= On Marvellous Things Heard =

Work traditionally ascribed to Aristotle

Page from a miscellany of Greek philosophy copied by Nikolaos Sekoundinos at Florence in 1441. This page contains extracts from The Situations and Names of Winds and On Marvellous Things Heard.

On Marvellous Things Heard (Περὶ θαυμασίων ἀκουσμάτων; Latin: De mirabilibus auscultationibus), often called Mirabilia, is a collection of thematically arranged anecdotes formerly attributed to Aristotle. The material included in the collection mainly deals with the natural world (e.g., plants, animals, minerals, weather, geography). The work consists of 178 chapters and is an example of the paradoxography genre of literature.

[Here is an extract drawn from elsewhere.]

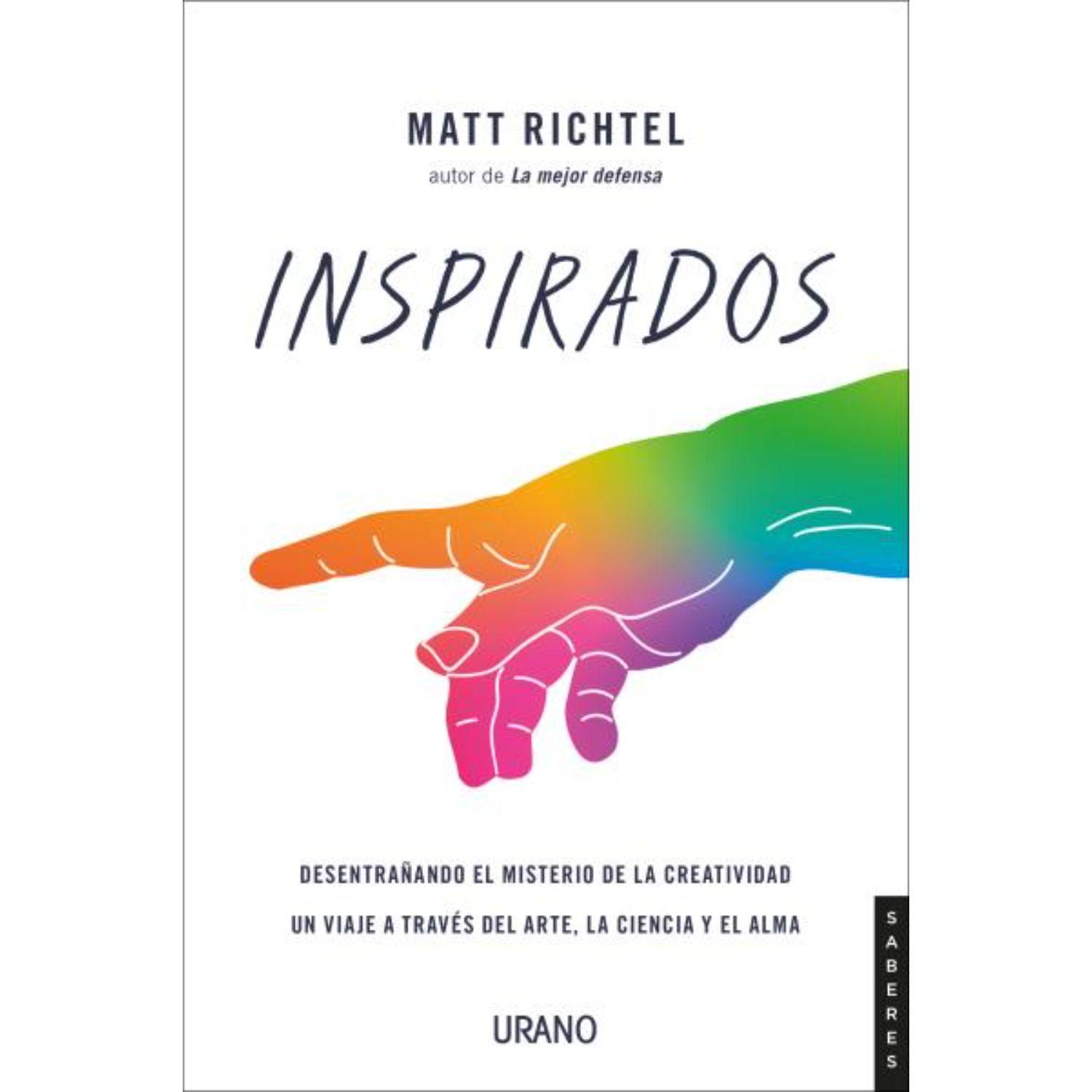 Inspirados-0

According to the revised Oxford translation of The Complete Works of Aristotle this treatise's "spuriousness has never been seriously contested". It was denied by Desiderius Erasmus in his edition of the Corpus Aristotelicum in 1531.

On Marvellous Things Heard was translated into Latin three times during the Middle Ages: first by Bartolomeo da Messina in the 13th century, then in the 14th century by Leontius Pilatus and finally in the 15th century by the humanist Antonio Beccaria. The first edition of the Greek text was an incunabulum printed by Aldo Manuzio in 1497. Four Latin translations appeared in the 16th century based on printed editions (two anonymous, two by Domenico Montesoro and Natale Conti).